For an AI agent to be really efficient, it must be able to execute notebook cells one by one and access variable memory freely. I'm looking for recommendations on popular tools that meet these requirements and can help data scientists be more productive with AI. Thanks a lot!
3 Answers
You might want to check out Marimo instead of sticking with Jupyter. Marimo offers more possibilities with integrations and stores the notebooks as Python files, which could be useful for LLMs to interact with.

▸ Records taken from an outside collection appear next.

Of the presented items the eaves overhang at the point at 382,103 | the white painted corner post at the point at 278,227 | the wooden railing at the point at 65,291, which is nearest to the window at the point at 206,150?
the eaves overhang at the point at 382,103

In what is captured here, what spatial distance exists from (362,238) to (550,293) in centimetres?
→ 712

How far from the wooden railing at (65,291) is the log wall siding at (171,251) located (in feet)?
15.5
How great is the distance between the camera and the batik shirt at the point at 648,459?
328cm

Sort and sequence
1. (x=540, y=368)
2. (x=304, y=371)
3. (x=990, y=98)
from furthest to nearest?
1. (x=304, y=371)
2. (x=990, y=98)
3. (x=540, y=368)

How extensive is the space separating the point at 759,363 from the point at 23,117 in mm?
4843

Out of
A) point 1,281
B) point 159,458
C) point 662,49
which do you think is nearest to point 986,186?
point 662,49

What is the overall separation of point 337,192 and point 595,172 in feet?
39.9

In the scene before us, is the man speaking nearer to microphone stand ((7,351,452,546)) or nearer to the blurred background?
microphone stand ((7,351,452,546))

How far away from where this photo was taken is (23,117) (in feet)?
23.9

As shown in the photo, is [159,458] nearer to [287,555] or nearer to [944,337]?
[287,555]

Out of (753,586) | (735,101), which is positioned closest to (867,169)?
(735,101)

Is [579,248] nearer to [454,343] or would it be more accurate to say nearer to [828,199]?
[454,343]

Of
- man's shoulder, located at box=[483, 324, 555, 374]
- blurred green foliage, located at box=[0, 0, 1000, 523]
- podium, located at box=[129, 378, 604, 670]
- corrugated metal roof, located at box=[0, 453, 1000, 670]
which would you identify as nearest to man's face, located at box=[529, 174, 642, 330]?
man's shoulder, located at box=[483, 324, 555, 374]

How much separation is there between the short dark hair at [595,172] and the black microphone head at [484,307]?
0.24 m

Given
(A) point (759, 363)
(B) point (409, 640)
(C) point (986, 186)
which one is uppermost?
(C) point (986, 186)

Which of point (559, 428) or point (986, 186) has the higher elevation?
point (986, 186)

Honestly, the file format shouldn’t matter much for AI since it mainly interfaces with the notebook software to modify cells rather than editing file text directly. Marimo's AI integrations are likely beneficial, but the format isn’t what makes it effective.
From my experience, Marimo can be a real headache, especially with its changing API over the last year and a half. I've found that LLMs struggle to work with it effectively. Instead, I utilize Jupyter cell mode in VSCode, which integrates smoothly with both inline tools and CLI LLM applications.
I appreciate the insight! Sounds like sticking to Jupyter might be the safer route for now.
I’ve found GitHub Copilot to be pretty effective, but I wouldn’t exactly call it cutting-edge AI. It’s useful for generating code snippets, but it doesn’t fully understand the context or memory like an ideal agent would.
Does it actually execute commands to access memory? Like, can it do 'print(variable_name)' and utilize the output for decision-making?

Is Marimo widely adopted though? I don’t want to latch onto something niche. I had similar thoughts about Jupytext, which syncs notebooks and Python files, but I've never tried it.